— TAREAS A REALIZAR —
#1 Resume en dos oraciones la columna sobre la revisión del Ejército.
#2 Transcribe de la columna sobre la revisión del Ejército todo el tramo que va desde "La mencionada revisión" hasta "rol que no les corresponde.".
#3 Prosigue la columna sobre la revisión del Ejército a partir de su última oración.

— TEXTO PROPORCIONADO —
»»
21 de noviembre de 2020 · Escribe Raúl Olivera Alfaro (*)

 en Posturas - La Diaria

La posición sustentada por el presidente y el secretario de la organización de ex presos y presas políticas Crysol en una carta pública al ministro de Defensa Nacional, Javier García, y otros pronunciamientos similares que saludan el proceso de revisión del Ejército sobre su actuación política durante determinado período de nuestra historia son preocupantes porque suponen otorgar a las Fuerzas Armadas un rol político que no les corresponde.

La mencionada revisión comprende el período del 13 de junio de 1968 al 28 de febrero de 1985, durante el que el Estado actuó ilegítimamente. No se trata de una simple revisión de los programas de enseñanza en el liceo o la escuela militar, que deberían ser objeto de consideración y control parlamentario. Se trata de la discusión que abarca la actuación de las Fuerzas Armadas cuando ilegítimamente asumieron roles de conducción política del gobierno. Ese es un hecho político que no debería ser alegremente aceptado, pues es otorgarles un rol que no les corresponde.

La consideración de su actuación delictiva, cuando pusieron al servicio de sus conductas terroristas al aparato estatal, es un análisis que se saldó, al menos en parte, ante el sistema interamericano de derechos humanos en el caso Gelman, y que actualmente se está cursando en los estrados judiciales de nuestro país en decenas de causas penales. Recordemos que la ley reconoce la responsabilidad del Estado uruguayo –desde el 13 de junio de 1968 al 26 de junio de 1973– en la práctica de torturas, en la desaparición forzada de personas, en la prisión sin la intervención del Poder Judicial, en homicidios, en la aniquilación de personas en su integridad psicofísica, exilio político o destierro de la vida social.

Durante ese período, que algunos ven auspicioso que sea analizado por uno de los institutos armados del Estado, existieron en el pasado posicionamientos relacionados con la política militar y las relaciones cívico-militares que aún no han sido objeto de una profunda revisión autocrítica por parte de las organizaciones políticas de izquierda ni por las organizaciones sociales; por ejemplo, la colaboración en ilícitos económicos y los apoyos a los comunicados 4 y 7. Sin saldar eso adecuadamente, embarcarse alegremente en la iniciativa actual del Ejército y su mando civil es una aventura que sabemos a qué conduce.
««
— EXTRACTO DEL LISTADO —
»»
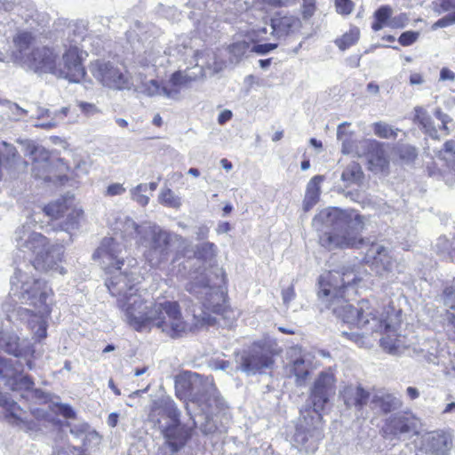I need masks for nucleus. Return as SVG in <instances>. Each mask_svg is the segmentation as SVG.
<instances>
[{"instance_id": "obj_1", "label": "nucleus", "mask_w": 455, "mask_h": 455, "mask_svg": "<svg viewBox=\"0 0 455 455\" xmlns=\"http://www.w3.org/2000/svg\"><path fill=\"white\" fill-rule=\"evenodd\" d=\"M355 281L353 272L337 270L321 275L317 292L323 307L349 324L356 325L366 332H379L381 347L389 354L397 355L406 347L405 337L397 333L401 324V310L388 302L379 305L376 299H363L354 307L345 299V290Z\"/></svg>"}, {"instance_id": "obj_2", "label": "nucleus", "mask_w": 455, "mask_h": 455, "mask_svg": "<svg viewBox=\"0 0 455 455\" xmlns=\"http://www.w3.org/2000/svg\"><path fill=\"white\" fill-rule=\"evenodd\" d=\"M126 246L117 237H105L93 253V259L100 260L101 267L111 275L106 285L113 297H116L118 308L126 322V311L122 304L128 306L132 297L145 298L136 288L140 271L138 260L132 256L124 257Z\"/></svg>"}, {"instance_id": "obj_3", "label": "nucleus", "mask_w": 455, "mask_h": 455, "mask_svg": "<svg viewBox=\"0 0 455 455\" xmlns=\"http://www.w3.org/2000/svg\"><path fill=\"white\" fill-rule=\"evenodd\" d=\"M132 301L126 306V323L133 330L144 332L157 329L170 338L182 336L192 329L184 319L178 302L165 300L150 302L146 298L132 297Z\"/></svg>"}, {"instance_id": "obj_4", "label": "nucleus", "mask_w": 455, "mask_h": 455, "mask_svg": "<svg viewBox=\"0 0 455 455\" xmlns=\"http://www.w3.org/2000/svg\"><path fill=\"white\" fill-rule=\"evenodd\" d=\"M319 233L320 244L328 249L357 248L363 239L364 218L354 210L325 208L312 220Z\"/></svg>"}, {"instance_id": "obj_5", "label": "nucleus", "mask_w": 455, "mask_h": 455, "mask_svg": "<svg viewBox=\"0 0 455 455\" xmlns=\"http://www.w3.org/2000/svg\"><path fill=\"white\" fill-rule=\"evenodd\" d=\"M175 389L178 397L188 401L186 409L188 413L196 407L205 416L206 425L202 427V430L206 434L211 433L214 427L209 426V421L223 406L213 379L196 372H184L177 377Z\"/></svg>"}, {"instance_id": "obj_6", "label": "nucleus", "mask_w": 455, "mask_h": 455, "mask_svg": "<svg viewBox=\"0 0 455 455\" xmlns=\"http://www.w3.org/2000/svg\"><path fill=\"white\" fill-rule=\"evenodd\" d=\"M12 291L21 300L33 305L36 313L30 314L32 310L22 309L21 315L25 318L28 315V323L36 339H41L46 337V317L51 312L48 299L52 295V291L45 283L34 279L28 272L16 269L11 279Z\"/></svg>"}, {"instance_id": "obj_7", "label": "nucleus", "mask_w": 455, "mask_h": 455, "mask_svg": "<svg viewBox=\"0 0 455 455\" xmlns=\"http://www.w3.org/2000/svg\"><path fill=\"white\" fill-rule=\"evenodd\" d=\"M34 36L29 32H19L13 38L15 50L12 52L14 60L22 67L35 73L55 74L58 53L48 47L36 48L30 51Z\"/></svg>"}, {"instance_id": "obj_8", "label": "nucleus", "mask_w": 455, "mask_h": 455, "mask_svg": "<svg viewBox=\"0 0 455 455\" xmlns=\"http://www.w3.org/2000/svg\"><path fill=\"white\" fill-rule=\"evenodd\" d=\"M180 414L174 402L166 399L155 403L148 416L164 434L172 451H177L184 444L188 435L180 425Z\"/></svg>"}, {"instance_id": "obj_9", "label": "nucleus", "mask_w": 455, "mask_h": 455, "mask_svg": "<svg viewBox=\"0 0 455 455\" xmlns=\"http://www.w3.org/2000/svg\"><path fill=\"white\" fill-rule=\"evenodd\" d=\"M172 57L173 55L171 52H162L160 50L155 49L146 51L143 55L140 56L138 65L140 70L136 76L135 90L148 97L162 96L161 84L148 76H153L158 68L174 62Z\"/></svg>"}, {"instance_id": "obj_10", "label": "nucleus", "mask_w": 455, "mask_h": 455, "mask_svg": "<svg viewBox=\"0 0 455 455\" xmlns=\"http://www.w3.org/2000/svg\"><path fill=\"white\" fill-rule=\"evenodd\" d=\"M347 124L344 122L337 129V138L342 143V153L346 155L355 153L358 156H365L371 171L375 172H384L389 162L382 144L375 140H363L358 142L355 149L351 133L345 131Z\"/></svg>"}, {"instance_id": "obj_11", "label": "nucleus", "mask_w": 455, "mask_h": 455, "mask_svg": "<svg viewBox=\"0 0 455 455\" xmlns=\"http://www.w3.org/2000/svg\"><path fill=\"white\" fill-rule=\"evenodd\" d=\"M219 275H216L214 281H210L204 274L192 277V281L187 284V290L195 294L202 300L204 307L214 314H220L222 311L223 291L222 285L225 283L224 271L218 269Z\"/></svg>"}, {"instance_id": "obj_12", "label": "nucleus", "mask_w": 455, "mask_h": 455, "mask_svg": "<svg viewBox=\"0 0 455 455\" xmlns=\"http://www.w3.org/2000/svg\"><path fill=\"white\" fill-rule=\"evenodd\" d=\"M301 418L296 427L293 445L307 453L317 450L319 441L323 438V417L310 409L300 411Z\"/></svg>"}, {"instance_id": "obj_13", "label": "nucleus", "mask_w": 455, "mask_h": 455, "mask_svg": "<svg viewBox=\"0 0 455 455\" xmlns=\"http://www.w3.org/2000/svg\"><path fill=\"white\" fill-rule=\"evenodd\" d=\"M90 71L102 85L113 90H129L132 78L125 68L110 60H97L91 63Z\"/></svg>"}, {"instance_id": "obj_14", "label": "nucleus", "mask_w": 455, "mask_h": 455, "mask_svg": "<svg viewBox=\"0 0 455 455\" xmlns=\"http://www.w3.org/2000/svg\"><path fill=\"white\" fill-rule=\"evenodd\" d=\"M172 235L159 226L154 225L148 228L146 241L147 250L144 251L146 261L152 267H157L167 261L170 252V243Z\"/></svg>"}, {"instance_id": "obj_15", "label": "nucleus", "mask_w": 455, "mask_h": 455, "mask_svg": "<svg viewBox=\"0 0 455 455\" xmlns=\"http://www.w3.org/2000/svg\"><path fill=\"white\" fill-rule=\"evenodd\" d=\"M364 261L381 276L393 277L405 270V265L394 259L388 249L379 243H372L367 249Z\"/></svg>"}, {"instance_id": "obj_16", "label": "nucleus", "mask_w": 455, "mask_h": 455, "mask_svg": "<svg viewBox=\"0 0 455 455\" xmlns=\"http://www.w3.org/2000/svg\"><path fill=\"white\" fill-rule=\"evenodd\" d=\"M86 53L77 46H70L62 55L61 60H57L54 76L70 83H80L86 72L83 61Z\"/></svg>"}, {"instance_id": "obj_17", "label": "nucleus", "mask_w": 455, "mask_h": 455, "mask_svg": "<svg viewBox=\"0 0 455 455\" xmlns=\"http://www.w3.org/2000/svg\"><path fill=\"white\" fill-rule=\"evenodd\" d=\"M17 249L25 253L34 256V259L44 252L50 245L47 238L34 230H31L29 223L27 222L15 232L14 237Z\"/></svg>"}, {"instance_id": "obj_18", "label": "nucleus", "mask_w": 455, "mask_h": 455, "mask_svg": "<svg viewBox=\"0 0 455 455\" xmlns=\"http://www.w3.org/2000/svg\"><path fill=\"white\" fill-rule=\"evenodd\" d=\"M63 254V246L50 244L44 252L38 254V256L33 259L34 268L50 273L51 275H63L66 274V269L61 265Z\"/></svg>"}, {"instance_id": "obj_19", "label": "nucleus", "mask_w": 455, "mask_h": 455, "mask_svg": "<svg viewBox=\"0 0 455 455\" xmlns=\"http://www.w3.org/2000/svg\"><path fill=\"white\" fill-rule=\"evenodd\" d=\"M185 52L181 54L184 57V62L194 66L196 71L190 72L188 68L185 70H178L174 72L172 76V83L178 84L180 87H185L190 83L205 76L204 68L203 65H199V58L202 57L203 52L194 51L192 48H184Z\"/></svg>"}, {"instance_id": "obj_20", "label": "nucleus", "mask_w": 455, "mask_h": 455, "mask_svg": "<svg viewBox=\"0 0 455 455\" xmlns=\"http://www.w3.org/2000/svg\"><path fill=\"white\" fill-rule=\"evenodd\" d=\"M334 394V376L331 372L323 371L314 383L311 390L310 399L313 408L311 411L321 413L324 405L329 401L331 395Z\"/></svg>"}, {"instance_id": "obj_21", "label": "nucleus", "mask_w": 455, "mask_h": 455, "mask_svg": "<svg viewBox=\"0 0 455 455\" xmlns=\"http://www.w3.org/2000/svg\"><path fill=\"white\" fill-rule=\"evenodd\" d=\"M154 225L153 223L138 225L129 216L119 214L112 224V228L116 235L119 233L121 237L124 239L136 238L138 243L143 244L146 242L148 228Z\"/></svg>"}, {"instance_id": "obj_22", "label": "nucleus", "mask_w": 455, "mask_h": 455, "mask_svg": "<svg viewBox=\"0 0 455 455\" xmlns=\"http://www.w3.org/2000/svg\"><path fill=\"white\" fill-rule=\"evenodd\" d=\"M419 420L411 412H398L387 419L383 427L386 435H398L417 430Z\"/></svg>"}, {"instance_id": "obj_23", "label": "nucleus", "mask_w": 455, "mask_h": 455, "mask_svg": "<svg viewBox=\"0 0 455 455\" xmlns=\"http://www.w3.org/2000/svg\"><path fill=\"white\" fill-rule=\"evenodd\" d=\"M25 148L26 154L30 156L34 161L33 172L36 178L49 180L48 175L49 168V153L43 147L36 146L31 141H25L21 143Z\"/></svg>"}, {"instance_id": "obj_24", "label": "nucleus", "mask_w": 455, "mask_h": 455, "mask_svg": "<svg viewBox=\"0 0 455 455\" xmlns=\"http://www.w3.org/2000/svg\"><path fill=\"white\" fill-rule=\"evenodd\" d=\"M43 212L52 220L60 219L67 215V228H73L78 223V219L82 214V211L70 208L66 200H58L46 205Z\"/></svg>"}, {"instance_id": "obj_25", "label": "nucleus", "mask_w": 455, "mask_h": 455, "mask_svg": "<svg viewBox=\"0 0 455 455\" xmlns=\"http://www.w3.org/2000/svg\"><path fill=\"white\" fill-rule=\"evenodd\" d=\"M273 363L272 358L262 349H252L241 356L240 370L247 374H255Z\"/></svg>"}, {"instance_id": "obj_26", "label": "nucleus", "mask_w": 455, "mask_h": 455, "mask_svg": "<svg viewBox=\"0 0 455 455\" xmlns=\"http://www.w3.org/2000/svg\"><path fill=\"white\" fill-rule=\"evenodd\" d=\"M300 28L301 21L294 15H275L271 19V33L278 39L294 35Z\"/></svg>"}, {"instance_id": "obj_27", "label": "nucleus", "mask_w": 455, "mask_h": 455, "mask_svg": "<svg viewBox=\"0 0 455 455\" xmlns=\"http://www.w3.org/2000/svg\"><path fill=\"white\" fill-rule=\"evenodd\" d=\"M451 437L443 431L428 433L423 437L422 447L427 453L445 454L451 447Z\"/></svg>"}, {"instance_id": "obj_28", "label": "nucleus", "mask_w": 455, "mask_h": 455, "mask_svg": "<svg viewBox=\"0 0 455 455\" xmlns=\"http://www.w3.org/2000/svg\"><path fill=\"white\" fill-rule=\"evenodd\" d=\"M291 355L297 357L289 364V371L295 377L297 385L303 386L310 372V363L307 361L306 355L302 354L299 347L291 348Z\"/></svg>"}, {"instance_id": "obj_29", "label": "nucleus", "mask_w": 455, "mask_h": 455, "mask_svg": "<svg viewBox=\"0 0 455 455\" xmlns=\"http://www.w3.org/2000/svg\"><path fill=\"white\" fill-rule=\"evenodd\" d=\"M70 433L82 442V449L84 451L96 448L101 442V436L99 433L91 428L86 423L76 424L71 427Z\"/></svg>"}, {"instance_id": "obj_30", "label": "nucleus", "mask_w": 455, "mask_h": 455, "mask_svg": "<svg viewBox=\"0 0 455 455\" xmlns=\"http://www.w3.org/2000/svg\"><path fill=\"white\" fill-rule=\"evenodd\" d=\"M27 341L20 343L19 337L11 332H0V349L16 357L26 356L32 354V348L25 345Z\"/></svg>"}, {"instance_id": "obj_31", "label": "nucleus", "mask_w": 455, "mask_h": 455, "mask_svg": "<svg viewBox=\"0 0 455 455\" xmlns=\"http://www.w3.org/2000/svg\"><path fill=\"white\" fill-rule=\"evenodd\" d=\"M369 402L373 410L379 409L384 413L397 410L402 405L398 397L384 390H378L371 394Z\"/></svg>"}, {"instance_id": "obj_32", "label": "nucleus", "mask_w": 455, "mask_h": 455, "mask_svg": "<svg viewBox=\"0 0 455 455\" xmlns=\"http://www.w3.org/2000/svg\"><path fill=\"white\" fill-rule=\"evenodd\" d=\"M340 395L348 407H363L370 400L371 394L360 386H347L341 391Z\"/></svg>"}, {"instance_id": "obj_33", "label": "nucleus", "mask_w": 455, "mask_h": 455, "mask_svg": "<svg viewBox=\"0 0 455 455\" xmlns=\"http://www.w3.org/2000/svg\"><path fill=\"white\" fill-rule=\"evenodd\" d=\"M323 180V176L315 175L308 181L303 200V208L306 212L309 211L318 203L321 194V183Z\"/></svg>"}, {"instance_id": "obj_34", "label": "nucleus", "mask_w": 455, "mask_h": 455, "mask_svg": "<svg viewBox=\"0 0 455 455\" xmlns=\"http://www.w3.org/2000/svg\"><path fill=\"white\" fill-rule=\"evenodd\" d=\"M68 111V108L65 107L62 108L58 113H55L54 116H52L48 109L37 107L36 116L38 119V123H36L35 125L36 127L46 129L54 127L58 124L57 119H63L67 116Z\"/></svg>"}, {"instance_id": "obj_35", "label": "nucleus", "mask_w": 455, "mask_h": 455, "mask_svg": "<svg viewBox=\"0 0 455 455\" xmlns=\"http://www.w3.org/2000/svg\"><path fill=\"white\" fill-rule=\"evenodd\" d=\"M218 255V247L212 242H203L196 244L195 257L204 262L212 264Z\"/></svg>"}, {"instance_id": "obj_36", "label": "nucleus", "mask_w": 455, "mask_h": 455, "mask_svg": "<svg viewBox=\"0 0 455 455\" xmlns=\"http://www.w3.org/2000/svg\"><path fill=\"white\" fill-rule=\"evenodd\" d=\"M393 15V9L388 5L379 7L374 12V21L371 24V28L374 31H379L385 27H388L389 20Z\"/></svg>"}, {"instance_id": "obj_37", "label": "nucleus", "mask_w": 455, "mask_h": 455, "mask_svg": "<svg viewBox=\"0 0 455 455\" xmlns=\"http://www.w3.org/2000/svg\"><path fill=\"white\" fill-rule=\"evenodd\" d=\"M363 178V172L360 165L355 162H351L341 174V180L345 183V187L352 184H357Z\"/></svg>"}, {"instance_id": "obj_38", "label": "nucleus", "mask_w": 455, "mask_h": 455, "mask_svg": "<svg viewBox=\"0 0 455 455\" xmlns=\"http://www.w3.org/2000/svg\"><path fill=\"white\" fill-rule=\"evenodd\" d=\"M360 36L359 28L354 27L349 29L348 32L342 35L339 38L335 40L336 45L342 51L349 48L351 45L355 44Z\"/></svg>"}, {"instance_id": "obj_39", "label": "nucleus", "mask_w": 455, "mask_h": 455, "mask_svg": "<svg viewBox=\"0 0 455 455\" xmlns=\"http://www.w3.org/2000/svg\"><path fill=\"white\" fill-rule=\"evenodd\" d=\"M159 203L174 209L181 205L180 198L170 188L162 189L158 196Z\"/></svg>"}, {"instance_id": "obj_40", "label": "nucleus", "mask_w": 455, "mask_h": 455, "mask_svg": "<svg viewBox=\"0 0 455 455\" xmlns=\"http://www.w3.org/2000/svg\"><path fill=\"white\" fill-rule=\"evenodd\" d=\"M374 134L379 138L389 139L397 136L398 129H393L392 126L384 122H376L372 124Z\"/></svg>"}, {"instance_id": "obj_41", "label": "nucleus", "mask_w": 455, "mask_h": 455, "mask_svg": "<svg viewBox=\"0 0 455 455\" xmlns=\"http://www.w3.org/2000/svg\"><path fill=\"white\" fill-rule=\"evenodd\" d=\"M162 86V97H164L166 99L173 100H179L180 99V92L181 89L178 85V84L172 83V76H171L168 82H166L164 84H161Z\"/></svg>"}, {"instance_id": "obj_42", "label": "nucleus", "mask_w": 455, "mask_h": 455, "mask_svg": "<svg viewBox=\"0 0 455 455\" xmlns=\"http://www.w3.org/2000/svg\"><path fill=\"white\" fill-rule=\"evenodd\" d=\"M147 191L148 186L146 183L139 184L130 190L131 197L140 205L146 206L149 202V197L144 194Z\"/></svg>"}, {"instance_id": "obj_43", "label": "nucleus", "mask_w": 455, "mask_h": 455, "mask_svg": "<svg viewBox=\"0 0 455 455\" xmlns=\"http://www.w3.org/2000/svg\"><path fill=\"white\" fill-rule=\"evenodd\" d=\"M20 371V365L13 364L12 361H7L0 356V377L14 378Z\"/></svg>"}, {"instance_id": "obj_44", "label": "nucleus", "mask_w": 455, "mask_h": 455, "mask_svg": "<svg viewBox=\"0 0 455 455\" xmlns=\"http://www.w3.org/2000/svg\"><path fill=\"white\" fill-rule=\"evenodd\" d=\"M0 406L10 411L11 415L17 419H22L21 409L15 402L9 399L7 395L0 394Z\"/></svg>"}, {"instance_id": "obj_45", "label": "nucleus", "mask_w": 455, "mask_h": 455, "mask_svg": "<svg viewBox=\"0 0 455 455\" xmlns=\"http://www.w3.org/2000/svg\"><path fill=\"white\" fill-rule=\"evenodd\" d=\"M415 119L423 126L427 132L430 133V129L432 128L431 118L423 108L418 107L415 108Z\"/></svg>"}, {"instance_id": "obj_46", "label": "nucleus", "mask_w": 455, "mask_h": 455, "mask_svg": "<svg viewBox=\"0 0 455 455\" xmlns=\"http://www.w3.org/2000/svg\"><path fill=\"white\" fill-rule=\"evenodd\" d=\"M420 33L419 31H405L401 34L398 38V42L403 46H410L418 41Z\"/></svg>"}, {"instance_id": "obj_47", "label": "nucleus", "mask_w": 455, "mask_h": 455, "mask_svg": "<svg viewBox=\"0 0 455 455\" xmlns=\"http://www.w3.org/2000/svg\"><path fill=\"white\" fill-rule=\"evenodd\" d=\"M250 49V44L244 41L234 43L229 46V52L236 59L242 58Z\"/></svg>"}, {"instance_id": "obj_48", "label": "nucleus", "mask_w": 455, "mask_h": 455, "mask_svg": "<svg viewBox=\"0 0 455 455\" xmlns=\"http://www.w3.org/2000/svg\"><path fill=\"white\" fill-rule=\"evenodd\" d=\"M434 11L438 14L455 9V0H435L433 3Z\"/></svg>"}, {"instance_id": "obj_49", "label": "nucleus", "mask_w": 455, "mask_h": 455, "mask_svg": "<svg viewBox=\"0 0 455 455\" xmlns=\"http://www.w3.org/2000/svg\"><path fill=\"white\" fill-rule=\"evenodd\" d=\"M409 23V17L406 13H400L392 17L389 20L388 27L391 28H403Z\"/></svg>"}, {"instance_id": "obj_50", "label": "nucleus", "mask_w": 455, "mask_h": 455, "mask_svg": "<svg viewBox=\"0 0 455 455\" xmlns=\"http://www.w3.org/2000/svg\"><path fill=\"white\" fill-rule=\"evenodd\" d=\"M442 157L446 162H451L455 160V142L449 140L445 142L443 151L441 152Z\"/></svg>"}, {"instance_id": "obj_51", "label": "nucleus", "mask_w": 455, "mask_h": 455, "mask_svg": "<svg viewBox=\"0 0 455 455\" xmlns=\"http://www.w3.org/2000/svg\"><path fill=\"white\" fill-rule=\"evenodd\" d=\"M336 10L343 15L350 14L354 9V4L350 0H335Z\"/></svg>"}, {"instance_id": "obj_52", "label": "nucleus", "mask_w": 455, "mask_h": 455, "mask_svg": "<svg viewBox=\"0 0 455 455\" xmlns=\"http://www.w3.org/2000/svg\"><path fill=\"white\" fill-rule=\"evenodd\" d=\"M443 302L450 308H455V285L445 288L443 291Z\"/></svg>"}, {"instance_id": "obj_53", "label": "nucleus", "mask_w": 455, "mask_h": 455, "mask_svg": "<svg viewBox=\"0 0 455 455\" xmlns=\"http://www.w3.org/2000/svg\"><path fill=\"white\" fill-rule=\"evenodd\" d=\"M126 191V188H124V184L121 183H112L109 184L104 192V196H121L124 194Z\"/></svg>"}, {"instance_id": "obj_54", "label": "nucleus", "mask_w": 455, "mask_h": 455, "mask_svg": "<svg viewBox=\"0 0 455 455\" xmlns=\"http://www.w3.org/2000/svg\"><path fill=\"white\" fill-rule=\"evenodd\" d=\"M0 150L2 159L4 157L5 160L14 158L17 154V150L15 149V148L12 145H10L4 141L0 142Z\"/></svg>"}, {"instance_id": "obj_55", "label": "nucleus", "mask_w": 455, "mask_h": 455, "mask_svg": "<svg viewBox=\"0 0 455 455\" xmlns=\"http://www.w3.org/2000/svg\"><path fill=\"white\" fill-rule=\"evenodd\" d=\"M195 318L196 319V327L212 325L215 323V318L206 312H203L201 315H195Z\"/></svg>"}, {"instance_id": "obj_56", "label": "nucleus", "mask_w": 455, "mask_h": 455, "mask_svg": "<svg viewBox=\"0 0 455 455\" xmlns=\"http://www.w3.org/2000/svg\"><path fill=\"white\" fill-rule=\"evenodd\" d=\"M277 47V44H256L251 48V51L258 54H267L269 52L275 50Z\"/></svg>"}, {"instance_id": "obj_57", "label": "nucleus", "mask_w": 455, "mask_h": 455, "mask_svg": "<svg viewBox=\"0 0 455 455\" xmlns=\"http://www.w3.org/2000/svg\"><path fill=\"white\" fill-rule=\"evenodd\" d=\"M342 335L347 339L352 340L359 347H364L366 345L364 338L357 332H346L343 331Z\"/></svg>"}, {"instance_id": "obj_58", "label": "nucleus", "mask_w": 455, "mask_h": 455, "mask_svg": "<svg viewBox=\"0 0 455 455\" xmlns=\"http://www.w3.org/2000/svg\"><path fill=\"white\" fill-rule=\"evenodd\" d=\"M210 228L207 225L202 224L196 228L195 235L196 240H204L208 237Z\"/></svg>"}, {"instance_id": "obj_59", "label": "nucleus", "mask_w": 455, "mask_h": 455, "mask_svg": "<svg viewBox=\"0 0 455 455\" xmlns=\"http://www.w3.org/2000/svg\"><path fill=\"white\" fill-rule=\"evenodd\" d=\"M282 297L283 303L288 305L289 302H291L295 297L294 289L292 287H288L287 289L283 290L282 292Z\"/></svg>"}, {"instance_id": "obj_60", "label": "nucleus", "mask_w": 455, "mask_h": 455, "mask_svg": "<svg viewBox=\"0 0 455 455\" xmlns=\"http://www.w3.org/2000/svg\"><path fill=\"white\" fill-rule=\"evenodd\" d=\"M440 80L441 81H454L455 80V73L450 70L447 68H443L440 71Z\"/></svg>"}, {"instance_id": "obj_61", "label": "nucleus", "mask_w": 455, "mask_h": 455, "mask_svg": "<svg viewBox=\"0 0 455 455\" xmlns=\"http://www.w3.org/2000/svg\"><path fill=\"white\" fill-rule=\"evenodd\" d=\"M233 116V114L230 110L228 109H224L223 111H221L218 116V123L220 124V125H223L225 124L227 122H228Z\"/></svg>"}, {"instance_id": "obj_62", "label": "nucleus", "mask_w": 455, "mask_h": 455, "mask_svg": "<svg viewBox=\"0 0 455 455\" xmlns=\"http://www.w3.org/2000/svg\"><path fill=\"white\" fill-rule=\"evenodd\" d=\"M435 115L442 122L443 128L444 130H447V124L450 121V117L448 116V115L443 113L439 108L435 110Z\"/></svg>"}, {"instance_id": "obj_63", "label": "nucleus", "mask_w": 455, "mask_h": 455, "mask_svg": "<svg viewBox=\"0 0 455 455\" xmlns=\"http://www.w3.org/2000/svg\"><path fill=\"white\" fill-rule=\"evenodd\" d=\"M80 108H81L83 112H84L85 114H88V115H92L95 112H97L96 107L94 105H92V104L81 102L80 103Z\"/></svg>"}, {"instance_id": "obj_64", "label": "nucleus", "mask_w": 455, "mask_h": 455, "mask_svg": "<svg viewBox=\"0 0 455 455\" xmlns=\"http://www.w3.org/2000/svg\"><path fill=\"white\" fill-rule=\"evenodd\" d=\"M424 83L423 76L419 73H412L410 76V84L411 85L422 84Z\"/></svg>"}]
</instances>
««
— LAS RESPUESTAS —
#1 La columna sostiene que es preocupante que Crysol y otros celebren la revisión que hace el Ejército de su actuación política entre el 13 de junio de 1968 y el 28 de febrero de 1985, porque eso otorga a las Fuerzas Armadas un rol político que no les corresponde. Además, señala que la izquierda y las organizaciones sociales todavía no han revisado autocríticamente sus propias posturas de ese período, como la colaboración en ilícitos económicos y los apoyos a los comunicados 4 y 7, y que sin saldar eso sumarse a la iniciativa del Ejército es una aventura de la que se sabe a qué conduce.

#2
La mencionada revisión comprende el período del 13 de junio de 1968 al 28 de febrero de 1985, durante el que el Estado actuó ilegítimamente. No se trata de una simple revisión de los programas de enseñanza en el liceo o la escuela militar, que deberían ser objeto de consideración y control parlamentario. Se trata de la discusión que abarca la actuación de las Fuerzas Armadas cuando ilegítimamente asumieron roles de conducción política del gobierno. Ese es un hecho político que no debería ser alegremente aceptado, pues es otorgarles un rol que no les corresponde.

#3
En la década de 1930, Uruguay vivió experiencias autoritarias. Luego de aquellas que precedieron a la instalada el 27 de junio de 1973, existió un período de acción democrática republicana por parte de los institutos armados, en un Uruguay con ejercicio de las libertades individuales, que fueron acompañadas de experiencias políticas tanto presidencialistas como colegiadas.

En ese período, las Fuerzas Armadas –el Ejército, la Armada y la Fuerza Aérea– tuvieron poca presencia pública y no se manifestaron como actores políticos, subordinándose al sistema político de acuerdo a lo que establecía una Ley Orgánica Militar que había sido sancionada a comienzos de la Segunda Guerra Mundial.

En aquellos años, Uruguay desarrollaba su política exterior, y por ende, su política militar, no beligerante,1 de neutralidad. En ese marco, mantenían una actuación orientada hacia la defensa de la integridad territorial en el marco de la Constitución y las leyes, bajo el mando superior ejercido por el presidente de la República y el ministro respectivo.

Al estar al servicio de una nación que no era ni podía ser expansionista, desarrollaban una política de la defensa nacional, no de la guerra. Se preparaban profesionalmente para desarrollar, en todo caso, una guerra convencional en un hipotético caso de ser invadidos, apostando fundamentalmente a contar con aliados y organismos internacionales que acudieran en su defensa.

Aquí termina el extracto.